Tuesday, June 9, 2015

The path of least pain

And in today's episode of vague crap because I can't be any more specific...

It's always worth the risk when you know that you did the right thing.

Even when the outcome hurts like hell.

Although I suppose hurt is better than not knowing.

Saturday, June 6, 2015

The black sheep

There is a large family gathering this weekend that I was unable to attend down south. My little sister was able to go, and it's nice to hear from her all the time she is getting with our family.'s not at the same time.

I used to have the life that she currently does. I got along great with my father's family...and I felt like the golden child. Poofy dresses, adoring grandmother...I could do no wrong. And then it all changed.

I distanced myself from my father for my own good. I slowly had to cut people out because I couldn't stand the criticism anymore. Trying to live up to someone's standards and failing miserably is an extremely tiring game to play.

And now my sister is one of the golden children. She gets the good grades, she's beautiful, and she's a really sweet kid. But I worry that one day she will get cut out like I did. Sure...there is definitely some jealousy involved...because I do miss being so adored. But more so I'm scared for her. Scared that she will do something or say something that will irritate the wrong person...and get her thrown into the downward spiral that I got thrown into.

It hurts...and it's confusing.

I have had an ongoing argument with myself for the last few months over who to invite to the wedding and who not to. I want my family there, I want to try and extend this olive branch for the 4 millionth time. But I'm also afraid that it will get snapped in half...again. I'm afraid of letting down my guard. And I'm afraid of letting go how much some people have hurt me.

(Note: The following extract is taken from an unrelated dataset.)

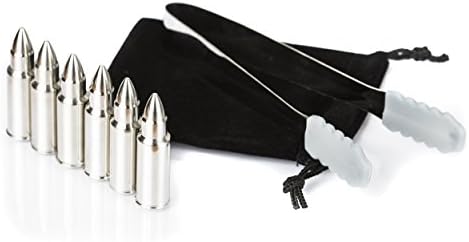 Bullet Whiskey Chillers Stones - Whiskey Rocks by The Wine Savant Set of 6 - Stainless Steel Bullet Shaped Ice Cubes, Gift Box Come, Tongs and Storage Bag, Scotch Rocks (Silver) (Pack of 2)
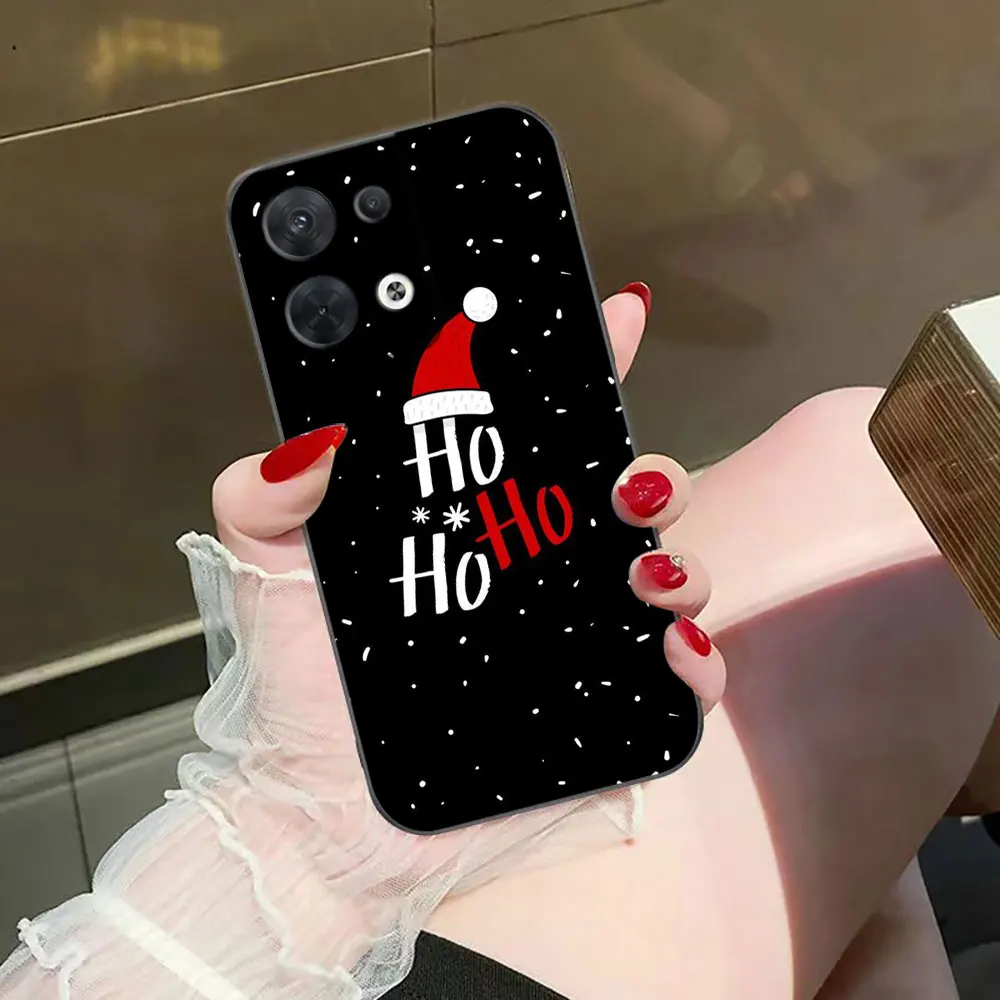 С Рождеством чехол для телефона с шляпой Санта-Клауса OPPO RENO 11 11F 10 8T 8 7Z 7 6Z 6 5 5F 4 4F LITE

I'm not afraid to say it. I want a sincere apology. I want certain people to feel horribly for how I've been treated. But that's something I know I will never get. I'm not sure I can be the bigger person and accept that.

I could sit here and speak only negativity regarding the whole situation (like I have so far)...but I won't. Yes...I am the "black sheep" of the family. I'm the kid that messed up over and over again. The kid who dropped out of college for a failing marriage. The kid who cut people out of her life unapologetically instead of "respecting" elders who treated her horribly. I'm the kid who spoke out against horrible things going on in her life instead sweeping it under the rug and ignoring it like our prestigious little family was supposed to do.

But I love who I am and why I've made the choices I have. I've learned who people really are. I made mistakes, and learned how to fix them. I made horrible choices...and paid for them. I continuously broke down, figured out how to build myself up, just to fall apart all over again. I speak out against the disaster that was my life in an abusive home.

I'm content with where I am. I have one family that couldn't be better to me. They have never judged, they have loved unconditionally, and they have listened to me when I needed a safe place. I have an amazing family that I'm building at home. A loving man, a beautiful step daughter, the perfect home...and a crazy life.

And yet there is still a hole where other family members sit that I can't seem to figure out. I don't know whether to patch it up...or try to refill it with relationships that have been nothing but toxic up until this point.

At what point does family stop being considered family...and at what point do you just stop trying?